In his flight-leader’s circuit, Teerts listened to his opposite number on the other side of the punishment killercraft giving his wingmales almost identical instructions. Then Jisrin said, “I am releasing the weapon on the mark… Mark. Ignition will delay until proper altimeter reading. Meanwhile, I suggest we depart.” He hit his afterburner and streaked away from the doomed city.
Teerts swung his killercraft through a wide turn that would bring him back on course for the air base in southern France. His wing-males followed. Up till now, everything had run as smoothly as if it were a training mission. That relieved him-such things didn’t happen very often on Tosev 3-and alarmed him, too: what would go wrong now?
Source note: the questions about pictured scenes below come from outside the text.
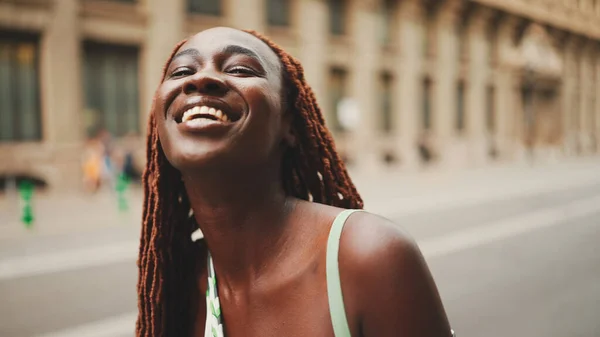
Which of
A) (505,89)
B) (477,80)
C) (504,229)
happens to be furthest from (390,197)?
(505,89)

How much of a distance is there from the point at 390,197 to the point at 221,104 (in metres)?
16.7

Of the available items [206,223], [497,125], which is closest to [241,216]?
[206,223]

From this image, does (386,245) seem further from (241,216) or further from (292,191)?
(292,191)

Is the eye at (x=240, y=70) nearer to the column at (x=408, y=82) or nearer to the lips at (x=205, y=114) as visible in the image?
the lips at (x=205, y=114)

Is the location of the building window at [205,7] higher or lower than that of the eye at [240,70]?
higher

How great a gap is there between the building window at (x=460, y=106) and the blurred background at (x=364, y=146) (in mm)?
124

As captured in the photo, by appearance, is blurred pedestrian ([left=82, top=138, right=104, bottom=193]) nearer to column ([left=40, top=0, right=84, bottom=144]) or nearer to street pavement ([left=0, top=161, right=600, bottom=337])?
column ([left=40, top=0, right=84, bottom=144])

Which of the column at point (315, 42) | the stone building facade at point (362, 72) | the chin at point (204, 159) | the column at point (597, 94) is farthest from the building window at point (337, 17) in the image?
the column at point (597, 94)

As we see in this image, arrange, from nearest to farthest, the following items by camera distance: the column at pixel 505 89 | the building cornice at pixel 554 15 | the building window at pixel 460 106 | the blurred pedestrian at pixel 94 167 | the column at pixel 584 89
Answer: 1. the blurred pedestrian at pixel 94 167
2. the building window at pixel 460 106
3. the building cornice at pixel 554 15
4. the column at pixel 505 89
5. the column at pixel 584 89

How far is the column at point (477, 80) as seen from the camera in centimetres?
3678

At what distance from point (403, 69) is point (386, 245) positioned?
3141 centimetres

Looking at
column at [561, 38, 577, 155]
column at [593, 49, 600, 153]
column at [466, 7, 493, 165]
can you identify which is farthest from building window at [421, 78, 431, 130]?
column at [593, 49, 600, 153]

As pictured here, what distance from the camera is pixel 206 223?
5.22 feet

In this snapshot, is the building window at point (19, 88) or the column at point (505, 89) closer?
the building window at point (19, 88)
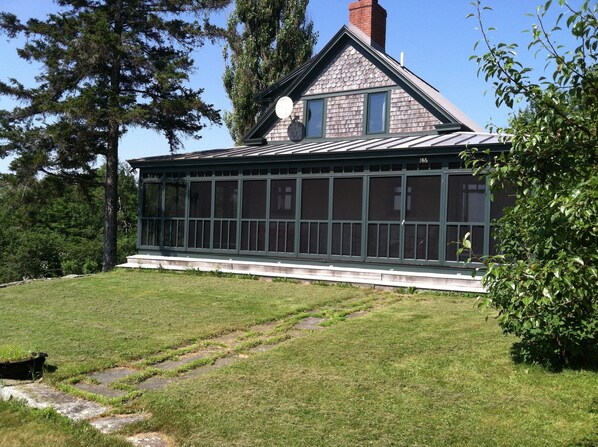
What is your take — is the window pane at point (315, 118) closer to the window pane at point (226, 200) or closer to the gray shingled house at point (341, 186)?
the gray shingled house at point (341, 186)

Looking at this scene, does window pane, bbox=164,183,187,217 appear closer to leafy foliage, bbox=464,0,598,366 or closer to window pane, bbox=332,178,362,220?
window pane, bbox=332,178,362,220

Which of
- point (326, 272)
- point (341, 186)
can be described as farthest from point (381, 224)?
point (341, 186)

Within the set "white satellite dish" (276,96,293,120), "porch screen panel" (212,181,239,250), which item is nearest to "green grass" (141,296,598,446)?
"porch screen panel" (212,181,239,250)

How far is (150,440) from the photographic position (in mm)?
4648

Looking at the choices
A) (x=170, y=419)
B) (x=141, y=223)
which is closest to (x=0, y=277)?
(x=141, y=223)

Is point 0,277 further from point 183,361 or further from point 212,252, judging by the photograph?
point 183,361

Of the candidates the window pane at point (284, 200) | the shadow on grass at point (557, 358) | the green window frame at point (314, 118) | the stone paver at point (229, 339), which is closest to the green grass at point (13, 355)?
the stone paver at point (229, 339)

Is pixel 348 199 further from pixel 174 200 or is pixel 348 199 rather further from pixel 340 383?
pixel 340 383

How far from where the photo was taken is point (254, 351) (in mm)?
7434

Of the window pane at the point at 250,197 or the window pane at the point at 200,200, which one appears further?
the window pane at the point at 200,200

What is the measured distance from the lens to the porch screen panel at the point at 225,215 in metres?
15.8

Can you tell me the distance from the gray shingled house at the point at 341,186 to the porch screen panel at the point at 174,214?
36mm

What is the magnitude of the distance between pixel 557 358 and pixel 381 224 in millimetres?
7439

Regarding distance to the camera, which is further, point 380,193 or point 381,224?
point 380,193
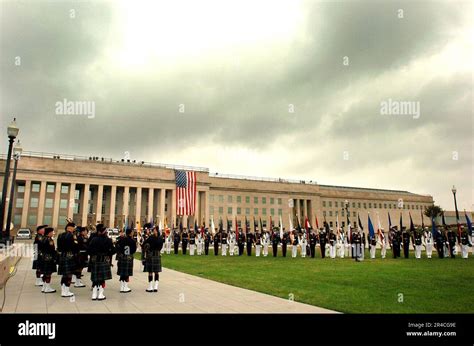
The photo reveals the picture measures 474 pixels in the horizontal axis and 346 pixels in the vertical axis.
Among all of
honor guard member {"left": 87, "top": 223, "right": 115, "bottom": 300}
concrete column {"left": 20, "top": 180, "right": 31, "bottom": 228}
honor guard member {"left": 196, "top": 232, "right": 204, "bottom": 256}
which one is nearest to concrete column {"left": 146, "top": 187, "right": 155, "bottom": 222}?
concrete column {"left": 20, "top": 180, "right": 31, "bottom": 228}

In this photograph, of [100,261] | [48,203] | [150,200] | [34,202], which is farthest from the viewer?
[150,200]


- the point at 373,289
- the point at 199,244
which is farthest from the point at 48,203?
the point at 373,289

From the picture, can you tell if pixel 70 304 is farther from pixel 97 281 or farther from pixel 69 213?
pixel 69 213

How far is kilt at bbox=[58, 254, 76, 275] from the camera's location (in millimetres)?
10320

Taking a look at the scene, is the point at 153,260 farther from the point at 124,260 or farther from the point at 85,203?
the point at 85,203

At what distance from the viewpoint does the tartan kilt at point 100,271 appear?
9737mm

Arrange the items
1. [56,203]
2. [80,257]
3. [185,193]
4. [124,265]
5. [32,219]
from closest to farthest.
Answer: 1. [124,265]
2. [80,257]
3. [185,193]
4. [32,219]
5. [56,203]

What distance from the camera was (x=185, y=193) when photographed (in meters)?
43.5

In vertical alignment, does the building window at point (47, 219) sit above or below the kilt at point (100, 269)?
above

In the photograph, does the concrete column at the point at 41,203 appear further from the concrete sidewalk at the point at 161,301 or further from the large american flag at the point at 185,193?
the concrete sidewalk at the point at 161,301

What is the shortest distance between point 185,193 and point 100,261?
110 feet

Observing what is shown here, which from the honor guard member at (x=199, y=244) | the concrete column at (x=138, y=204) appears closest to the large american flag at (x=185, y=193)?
the honor guard member at (x=199, y=244)

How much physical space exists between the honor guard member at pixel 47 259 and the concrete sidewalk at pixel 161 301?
14.1 inches
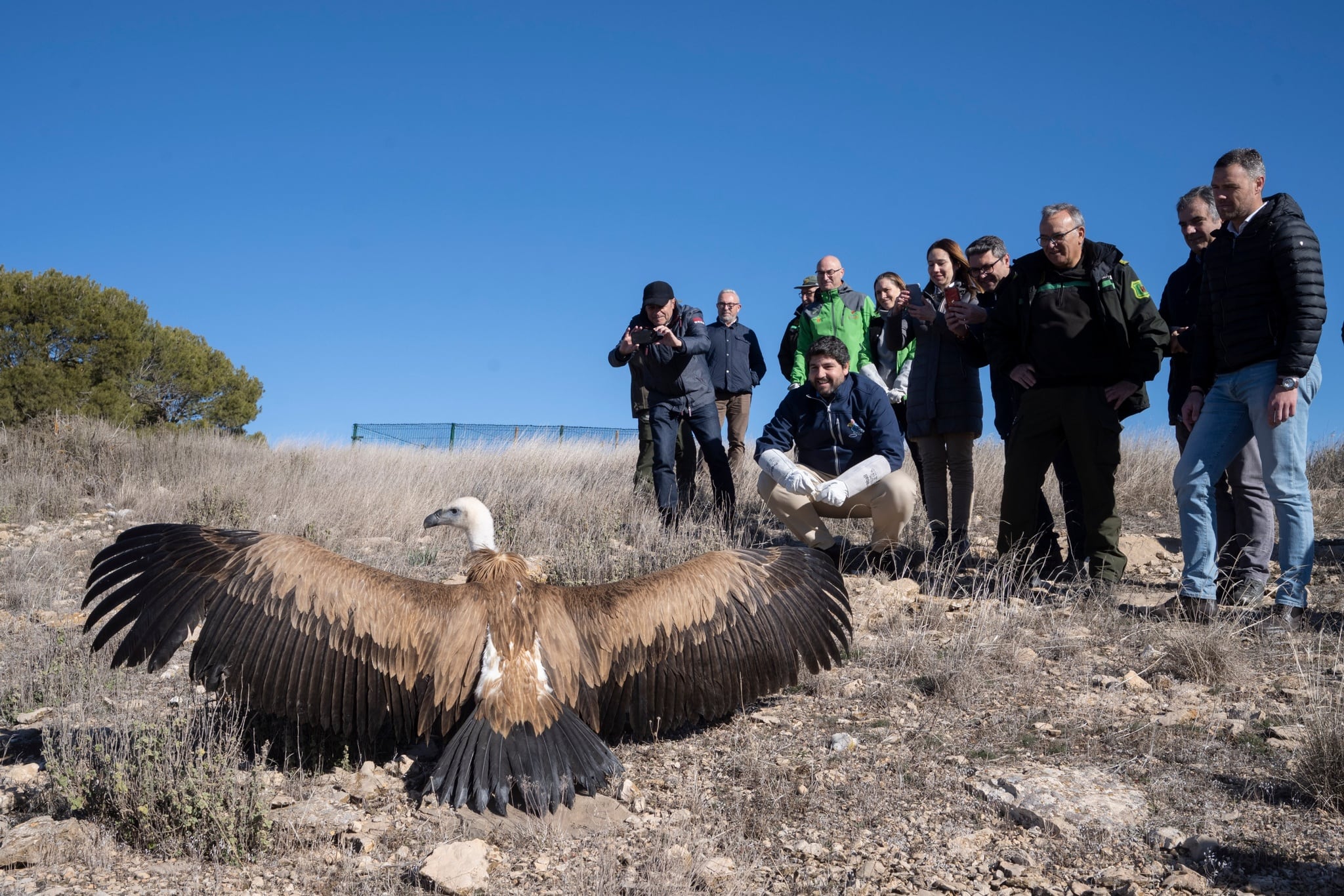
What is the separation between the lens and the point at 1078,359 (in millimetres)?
5812

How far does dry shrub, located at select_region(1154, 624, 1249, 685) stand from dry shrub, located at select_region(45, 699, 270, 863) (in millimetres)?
4142

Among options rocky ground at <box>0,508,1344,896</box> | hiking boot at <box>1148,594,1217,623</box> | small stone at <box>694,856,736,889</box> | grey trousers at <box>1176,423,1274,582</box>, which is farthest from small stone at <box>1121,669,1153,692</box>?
small stone at <box>694,856,736,889</box>

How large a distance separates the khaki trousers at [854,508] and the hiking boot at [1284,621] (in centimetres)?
207

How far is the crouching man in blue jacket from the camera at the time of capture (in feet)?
20.8

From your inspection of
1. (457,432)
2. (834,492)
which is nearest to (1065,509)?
(834,492)

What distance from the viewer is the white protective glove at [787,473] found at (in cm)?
619

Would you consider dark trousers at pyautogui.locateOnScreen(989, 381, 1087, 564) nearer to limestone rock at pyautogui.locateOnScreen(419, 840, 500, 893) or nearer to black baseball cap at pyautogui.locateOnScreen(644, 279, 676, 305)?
black baseball cap at pyautogui.locateOnScreen(644, 279, 676, 305)

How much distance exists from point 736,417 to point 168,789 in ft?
24.1

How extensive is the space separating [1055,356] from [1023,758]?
9.06 ft

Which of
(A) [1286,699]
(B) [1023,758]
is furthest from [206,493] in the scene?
(A) [1286,699]

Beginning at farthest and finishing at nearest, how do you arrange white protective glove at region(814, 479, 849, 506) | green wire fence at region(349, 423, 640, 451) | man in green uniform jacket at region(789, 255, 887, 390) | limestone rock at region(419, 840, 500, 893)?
green wire fence at region(349, 423, 640, 451), man in green uniform jacket at region(789, 255, 887, 390), white protective glove at region(814, 479, 849, 506), limestone rock at region(419, 840, 500, 893)

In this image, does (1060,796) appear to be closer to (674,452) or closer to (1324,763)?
(1324,763)

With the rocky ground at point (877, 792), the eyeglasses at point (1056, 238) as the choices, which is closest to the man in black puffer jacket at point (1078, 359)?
the eyeglasses at point (1056, 238)

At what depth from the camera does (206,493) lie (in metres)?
9.45
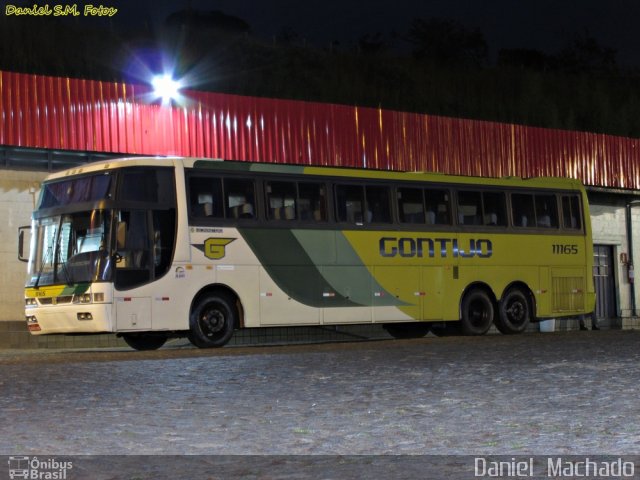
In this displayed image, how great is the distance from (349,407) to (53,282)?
10772 millimetres

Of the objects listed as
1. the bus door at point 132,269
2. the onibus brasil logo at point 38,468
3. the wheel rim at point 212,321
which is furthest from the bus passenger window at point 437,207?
the onibus brasil logo at point 38,468

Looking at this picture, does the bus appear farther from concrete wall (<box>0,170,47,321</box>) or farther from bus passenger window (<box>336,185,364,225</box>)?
concrete wall (<box>0,170,47,321</box>)

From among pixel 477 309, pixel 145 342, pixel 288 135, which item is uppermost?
pixel 288 135

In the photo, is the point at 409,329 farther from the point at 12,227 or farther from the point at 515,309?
the point at 12,227

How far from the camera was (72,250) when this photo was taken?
63.1ft

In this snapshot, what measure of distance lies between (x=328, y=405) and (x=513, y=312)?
15.9 m

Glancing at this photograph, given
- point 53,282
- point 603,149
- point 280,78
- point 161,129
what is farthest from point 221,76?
point 53,282

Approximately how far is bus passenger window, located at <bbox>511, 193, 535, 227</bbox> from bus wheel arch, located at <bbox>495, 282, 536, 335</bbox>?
4.67ft

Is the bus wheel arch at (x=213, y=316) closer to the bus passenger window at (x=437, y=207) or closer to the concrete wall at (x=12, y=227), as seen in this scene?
the bus passenger window at (x=437, y=207)

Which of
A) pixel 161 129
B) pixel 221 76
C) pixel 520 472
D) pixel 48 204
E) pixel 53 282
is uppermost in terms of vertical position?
pixel 221 76

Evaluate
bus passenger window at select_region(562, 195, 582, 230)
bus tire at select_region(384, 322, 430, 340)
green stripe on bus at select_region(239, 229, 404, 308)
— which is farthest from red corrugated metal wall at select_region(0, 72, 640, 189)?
green stripe on bus at select_region(239, 229, 404, 308)

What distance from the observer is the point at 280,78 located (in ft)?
200

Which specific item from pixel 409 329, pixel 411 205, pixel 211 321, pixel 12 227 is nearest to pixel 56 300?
pixel 211 321

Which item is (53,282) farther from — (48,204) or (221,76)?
(221,76)
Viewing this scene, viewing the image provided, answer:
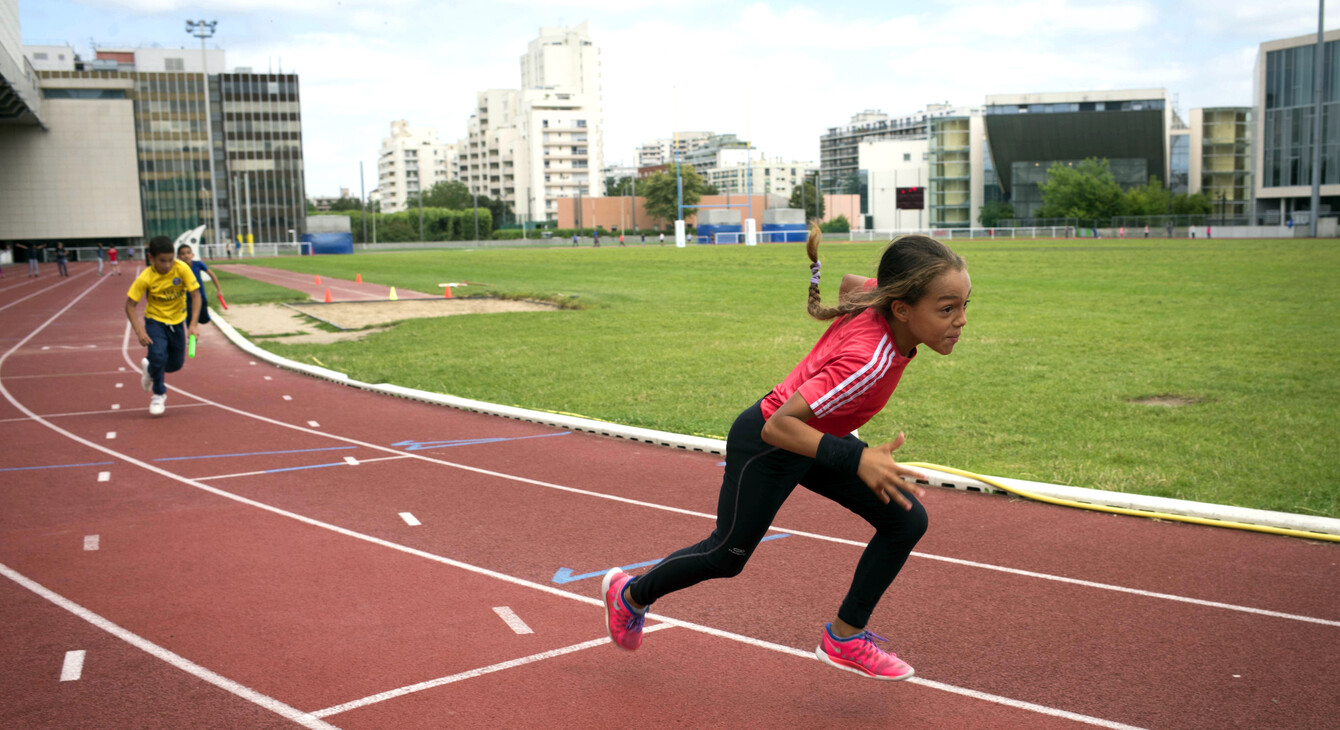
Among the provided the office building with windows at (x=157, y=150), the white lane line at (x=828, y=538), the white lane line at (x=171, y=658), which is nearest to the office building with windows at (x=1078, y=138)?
the office building with windows at (x=157, y=150)

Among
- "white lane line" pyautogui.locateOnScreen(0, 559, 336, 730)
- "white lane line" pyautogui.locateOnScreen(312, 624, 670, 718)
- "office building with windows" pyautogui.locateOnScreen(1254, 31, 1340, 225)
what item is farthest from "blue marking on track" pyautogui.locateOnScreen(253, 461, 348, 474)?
"office building with windows" pyautogui.locateOnScreen(1254, 31, 1340, 225)

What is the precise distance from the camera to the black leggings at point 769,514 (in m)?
3.78

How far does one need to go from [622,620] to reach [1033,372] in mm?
9831

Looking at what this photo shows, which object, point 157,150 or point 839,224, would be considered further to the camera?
point 839,224

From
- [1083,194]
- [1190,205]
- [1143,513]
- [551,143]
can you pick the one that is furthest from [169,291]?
[551,143]

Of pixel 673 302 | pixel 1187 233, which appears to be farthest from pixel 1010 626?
pixel 1187 233

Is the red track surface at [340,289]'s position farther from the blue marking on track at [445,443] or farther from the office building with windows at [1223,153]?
the office building with windows at [1223,153]

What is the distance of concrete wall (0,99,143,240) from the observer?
92250 millimetres

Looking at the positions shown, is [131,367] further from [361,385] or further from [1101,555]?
[1101,555]

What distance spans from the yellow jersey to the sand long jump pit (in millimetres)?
7172

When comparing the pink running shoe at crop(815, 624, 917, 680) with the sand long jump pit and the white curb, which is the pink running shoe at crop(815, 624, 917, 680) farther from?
the sand long jump pit

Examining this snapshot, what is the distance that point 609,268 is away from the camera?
1725 inches

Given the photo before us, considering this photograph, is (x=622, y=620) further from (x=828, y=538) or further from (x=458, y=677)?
(x=828, y=538)

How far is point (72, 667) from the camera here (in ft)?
14.5
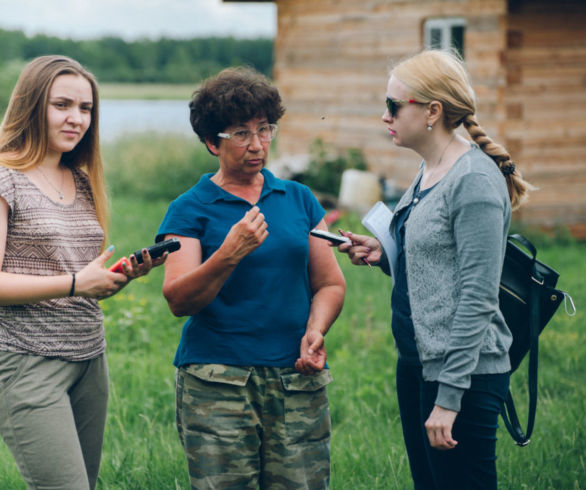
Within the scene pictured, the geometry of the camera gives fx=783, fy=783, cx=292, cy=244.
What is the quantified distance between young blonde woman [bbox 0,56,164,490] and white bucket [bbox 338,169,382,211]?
9478 mm

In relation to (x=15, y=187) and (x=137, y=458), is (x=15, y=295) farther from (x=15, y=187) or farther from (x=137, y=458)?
(x=137, y=458)

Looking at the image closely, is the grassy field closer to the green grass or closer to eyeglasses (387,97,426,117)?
eyeglasses (387,97,426,117)

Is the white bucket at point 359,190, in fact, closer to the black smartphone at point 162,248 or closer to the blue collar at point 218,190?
the blue collar at point 218,190

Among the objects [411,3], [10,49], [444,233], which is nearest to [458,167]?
[444,233]

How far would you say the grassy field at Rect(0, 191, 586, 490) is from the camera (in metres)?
4.04

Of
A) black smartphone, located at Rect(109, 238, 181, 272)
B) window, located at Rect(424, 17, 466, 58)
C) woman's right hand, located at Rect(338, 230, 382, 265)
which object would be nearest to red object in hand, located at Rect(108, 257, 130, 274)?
black smartphone, located at Rect(109, 238, 181, 272)

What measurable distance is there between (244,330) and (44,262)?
2.48 ft

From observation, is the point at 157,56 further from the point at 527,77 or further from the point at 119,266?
the point at 119,266

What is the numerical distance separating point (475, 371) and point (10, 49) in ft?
192

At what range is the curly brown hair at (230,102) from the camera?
9.16 feet

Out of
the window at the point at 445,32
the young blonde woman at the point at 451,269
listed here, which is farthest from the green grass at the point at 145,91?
the young blonde woman at the point at 451,269

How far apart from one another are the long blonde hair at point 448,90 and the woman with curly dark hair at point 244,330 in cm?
51

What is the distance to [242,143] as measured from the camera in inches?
111

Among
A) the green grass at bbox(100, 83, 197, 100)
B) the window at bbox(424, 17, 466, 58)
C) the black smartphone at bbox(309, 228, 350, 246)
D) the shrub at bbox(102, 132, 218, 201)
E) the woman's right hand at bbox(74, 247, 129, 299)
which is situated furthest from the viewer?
the green grass at bbox(100, 83, 197, 100)
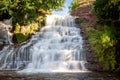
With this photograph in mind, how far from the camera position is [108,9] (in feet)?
115

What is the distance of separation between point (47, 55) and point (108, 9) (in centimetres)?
789

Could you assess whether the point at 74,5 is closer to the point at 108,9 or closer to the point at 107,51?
the point at 108,9

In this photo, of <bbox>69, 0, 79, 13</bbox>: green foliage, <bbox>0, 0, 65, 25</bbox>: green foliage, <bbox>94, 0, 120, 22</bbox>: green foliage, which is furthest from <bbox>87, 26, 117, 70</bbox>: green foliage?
<bbox>69, 0, 79, 13</bbox>: green foliage

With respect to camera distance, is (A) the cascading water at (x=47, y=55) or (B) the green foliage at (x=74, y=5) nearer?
(A) the cascading water at (x=47, y=55)

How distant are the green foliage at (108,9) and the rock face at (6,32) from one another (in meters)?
11.0

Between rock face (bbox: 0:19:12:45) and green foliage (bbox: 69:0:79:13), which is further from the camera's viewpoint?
green foliage (bbox: 69:0:79:13)

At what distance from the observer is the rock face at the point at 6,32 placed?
40.6 m

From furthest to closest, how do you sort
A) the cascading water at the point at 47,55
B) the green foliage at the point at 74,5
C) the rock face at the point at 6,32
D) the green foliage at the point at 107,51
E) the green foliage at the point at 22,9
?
the green foliage at the point at 74,5, the green foliage at the point at 22,9, the rock face at the point at 6,32, the cascading water at the point at 47,55, the green foliage at the point at 107,51

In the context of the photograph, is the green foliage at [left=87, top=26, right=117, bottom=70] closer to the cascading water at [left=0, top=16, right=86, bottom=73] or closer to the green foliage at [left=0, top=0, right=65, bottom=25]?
the cascading water at [left=0, top=16, right=86, bottom=73]

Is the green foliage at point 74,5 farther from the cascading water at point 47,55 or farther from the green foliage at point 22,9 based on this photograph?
the cascading water at point 47,55

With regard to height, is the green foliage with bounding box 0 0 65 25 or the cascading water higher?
the green foliage with bounding box 0 0 65 25

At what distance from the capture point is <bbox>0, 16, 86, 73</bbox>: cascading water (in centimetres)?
3154

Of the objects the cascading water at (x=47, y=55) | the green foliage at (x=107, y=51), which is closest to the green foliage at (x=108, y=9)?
the cascading water at (x=47, y=55)

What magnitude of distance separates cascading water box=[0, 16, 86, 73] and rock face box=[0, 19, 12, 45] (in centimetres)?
334
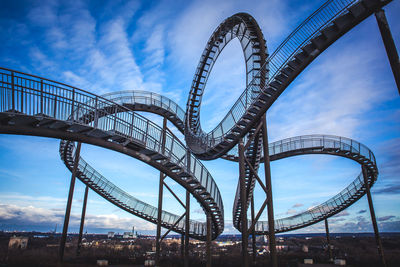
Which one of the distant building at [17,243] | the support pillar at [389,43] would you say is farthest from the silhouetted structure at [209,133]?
the distant building at [17,243]

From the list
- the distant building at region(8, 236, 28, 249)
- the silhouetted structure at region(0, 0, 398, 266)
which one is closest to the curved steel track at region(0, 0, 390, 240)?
the silhouetted structure at region(0, 0, 398, 266)

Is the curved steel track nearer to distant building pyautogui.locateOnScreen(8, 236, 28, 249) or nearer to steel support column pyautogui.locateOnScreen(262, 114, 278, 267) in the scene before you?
steel support column pyautogui.locateOnScreen(262, 114, 278, 267)

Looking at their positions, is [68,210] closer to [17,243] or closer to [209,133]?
[209,133]

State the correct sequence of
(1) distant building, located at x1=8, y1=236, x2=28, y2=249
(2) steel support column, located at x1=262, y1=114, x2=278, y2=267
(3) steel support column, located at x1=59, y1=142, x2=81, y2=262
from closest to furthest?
(2) steel support column, located at x1=262, y1=114, x2=278, y2=267, (3) steel support column, located at x1=59, y1=142, x2=81, y2=262, (1) distant building, located at x1=8, y1=236, x2=28, y2=249

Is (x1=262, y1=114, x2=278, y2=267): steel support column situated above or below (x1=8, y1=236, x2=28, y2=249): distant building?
above

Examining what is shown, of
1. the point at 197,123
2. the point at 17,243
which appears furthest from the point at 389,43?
the point at 17,243

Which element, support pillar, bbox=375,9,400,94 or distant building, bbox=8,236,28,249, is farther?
distant building, bbox=8,236,28,249

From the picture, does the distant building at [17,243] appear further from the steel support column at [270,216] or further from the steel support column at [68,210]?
the steel support column at [270,216]

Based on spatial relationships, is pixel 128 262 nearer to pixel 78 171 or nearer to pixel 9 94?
pixel 78 171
Nothing. Not this time. A great ball of fire burned through the clouds below and behind him, flinging them aside, scattering them, vaporizing them. The glare was terrifying, overwhelming; Teerts’ nictitating membranes flicked across his eyes to protect them, as if the piercing light were a grain of sand or grit that could be physically pushed aside.
Moments later, the blast wave caught up with the fleeing killercraft and flicked it through the air. It was stronger and sharper than Teerts had expected. The airframe groaned under the sudden strain, but held. Together, Teerts and the killercraft’s computer rewon control.
“By the Emperor,” Hossad said softly as he, too, mastered his killercraft. “We take for granted what the atom can do. It gives us electric power, it electrolyzes hydrogen and oxygen for our vehicles, it powers our ships between the stars. But when you let it loose-” He didn’t go on. He didn’t need to go on. Teerts wished he had a taste of ginger.